BEGIN
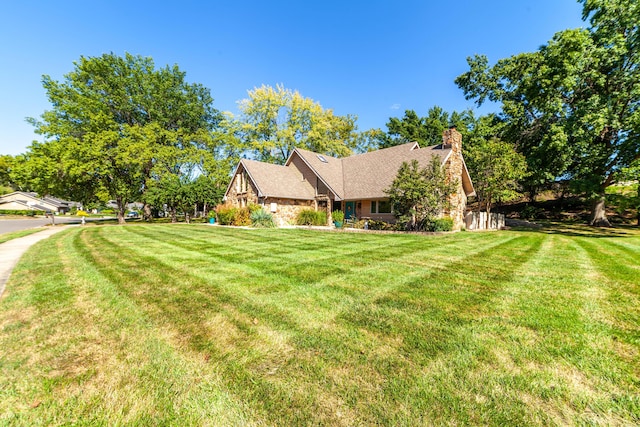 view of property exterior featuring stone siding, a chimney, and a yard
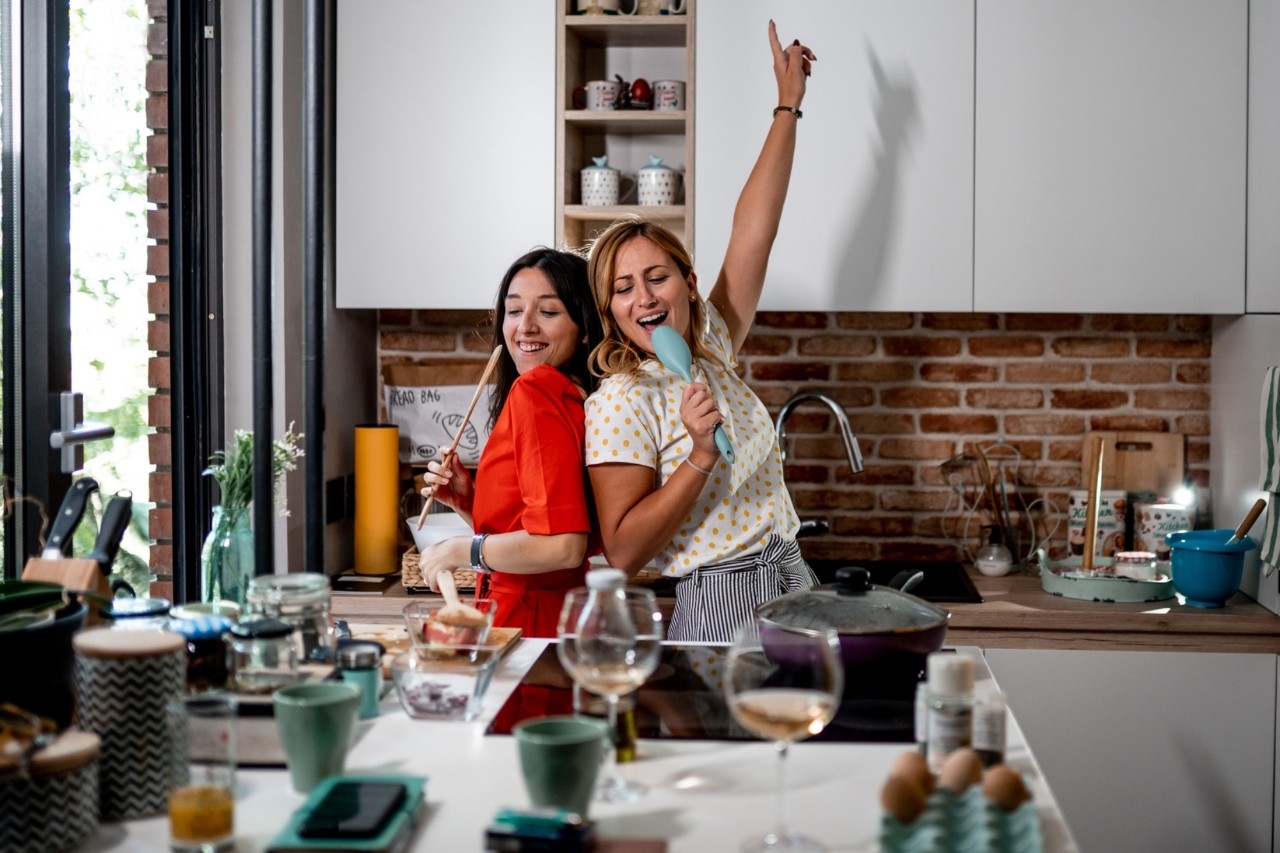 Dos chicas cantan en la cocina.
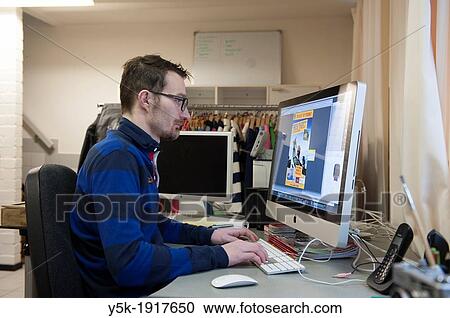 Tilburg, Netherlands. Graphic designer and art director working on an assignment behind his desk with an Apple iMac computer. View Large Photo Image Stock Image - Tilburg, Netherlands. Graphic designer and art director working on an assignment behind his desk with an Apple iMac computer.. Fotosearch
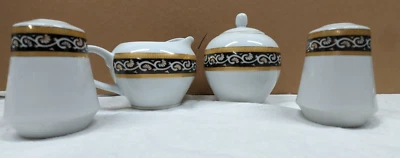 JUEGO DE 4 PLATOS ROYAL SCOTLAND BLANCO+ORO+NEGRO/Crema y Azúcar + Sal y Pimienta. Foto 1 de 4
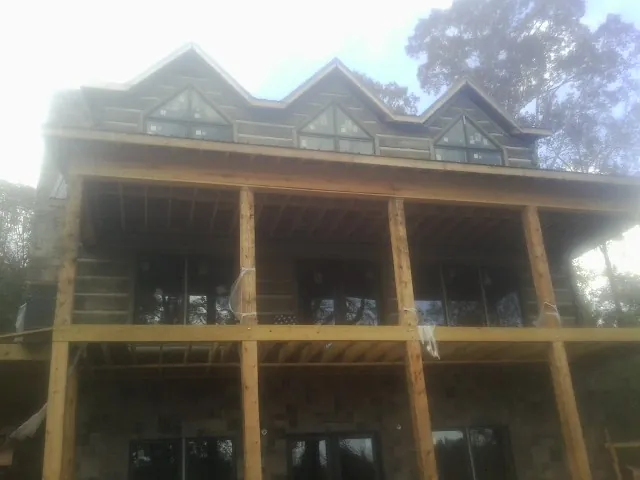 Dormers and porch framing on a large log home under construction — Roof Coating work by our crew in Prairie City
END
= What is being asked =
Write out the text of all five items word for word, leaving the pictures out of your answer.

= Completed exercise =
 view of property exterior featuring stone siding, a chimney, and a yard
 Dos chicas cantan en la cocina.
 Tilburg, Netherlands. Graphic designer and art director working on an assignment behind his desk with an Apple iMac computer. View Large Photo Image Stock Image - Tilburg, Netherlands. Graphic designer and art director working on an assignment behind his desk with an Apple iMac computer.. Fotosearch
 JUEGO DE 4 PLATOS ROYAL SCOTLAND BLANCO+ORO+NEGRO/Crema y Azúcar + Sal y Pimienta. Foto 1 de 4
 Dormers and porch framing on a large log home under construction — Roof Coating work by our crew in Prairie City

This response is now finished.